CEL ĆWICZENIA: Przepisz bez zmian wszystkie poniższe pozycje, pomijając obrazy.

ZAPISY:
================

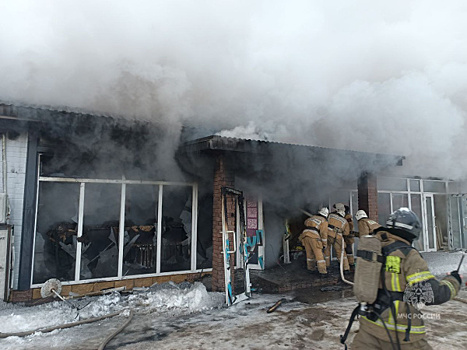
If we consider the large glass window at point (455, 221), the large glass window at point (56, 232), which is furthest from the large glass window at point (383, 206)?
the large glass window at point (56, 232)

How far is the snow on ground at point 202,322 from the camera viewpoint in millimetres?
3797

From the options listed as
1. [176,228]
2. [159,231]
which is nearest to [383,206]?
[176,228]

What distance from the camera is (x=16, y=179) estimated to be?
17.9 ft

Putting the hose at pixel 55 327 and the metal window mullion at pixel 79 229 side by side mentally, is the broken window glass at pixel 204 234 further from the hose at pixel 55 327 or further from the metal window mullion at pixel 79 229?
the hose at pixel 55 327

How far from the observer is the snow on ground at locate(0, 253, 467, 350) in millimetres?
3797

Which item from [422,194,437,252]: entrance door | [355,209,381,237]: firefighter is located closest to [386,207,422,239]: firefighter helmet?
[355,209,381,237]: firefighter

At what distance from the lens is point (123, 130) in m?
5.87

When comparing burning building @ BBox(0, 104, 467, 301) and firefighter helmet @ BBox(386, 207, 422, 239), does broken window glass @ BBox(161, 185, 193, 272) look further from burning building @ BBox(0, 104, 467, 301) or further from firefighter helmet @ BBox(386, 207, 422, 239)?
firefighter helmet @ BBox(386, 207, 422, 239)

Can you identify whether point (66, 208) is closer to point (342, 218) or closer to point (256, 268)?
point (256, 268)

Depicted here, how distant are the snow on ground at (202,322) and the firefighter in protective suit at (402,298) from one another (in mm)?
1339

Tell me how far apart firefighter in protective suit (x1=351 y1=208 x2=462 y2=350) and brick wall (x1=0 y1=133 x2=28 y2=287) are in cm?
532

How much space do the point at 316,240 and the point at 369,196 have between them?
2.04 m

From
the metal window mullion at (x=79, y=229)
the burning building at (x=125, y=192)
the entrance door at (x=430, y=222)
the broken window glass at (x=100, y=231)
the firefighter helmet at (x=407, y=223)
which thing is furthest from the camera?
the entrance door at (x=430, y=222)

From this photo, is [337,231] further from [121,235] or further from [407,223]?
[407,223]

================

ODPOWIEDŹ PISEMNA:
If we consider the large glass window at point (455, 221), the large glass window at point (56, 232), which is furthest from the large glass window at point (383, 206)?
the large glass window at point (56, 232)

How far is the snow on ground at point 202,322 from the camera viewpoint in millimetres?
3797

From the options listed as
1. [176,228]
2. [159,231]
which is nearest to [383,206]?
[176,228]

What distance from the camera is (x=16, y=179) estimated to be?
17.9 ft

Putting the hose at pixel 55 327 and the metal window mullion at pixel 79 229 side by side mentally, is the broken window glass at pixel 204 234 further from the hose at pixel 55 327 or further from the metal window mullion at pixel 79 229?
the hose at pixel 55 327

How far from the observer is the snow on ground at locate(0, 253, 467, 350) in millimetres?
3797

Which item from [422,194,437,252]: entrance door | [355,209,381,237]: firefighter is located closest to [386,207,422,239]: firefighter helmet?
[355,209,381,237]: firefighter

At what distance from the lens is point (123, 130) in m?
5.87

When comparing burning building @ BBox(0, 104, 467, 301) and firefighter helmet @ BBox(386, 207, 422, 239), does broken window glass @ BBox(161, 185, 193, 272) look further from burning building @ BBox(0, 104, 467, 301) or further from firefighter helmet @ BBox(386, 207, 422, 239)?
firefighter helmet @ BBox(386, 207, 422, 239)

Can you identify whether point (66, 208) is closer to point (342, 218) or closer to point (256, 268)?
point (256, 268)

Depicted here, how distant are the snow on ground at (202,322) and the firefighter in protective suit at (402,298) from one another (in mm)?
1339

Tell me how far apart firefighter in protective suit (x1=351 y1=208 x2=462 y2=350) and brick wall (x1=0 y1=133 x2=28 y2=287) are in cm?
532

How much space do the point at 316,240 and the point at 369,196 have between them?
2.04 m

From
the metal window mullion at (x=79, y=229)
the burning building at (x=125, y=192)
the entrance door at (x=430, y=222)
the broken window glass at (x=100, y=231)
the firefighter helmet at (x=407, y=223)
which thing is furthest from the camera?
the entrance door at (x=430, y=222)

From this photo, is [337,231] further from [121,235] or further from [407,223]?
[407,223]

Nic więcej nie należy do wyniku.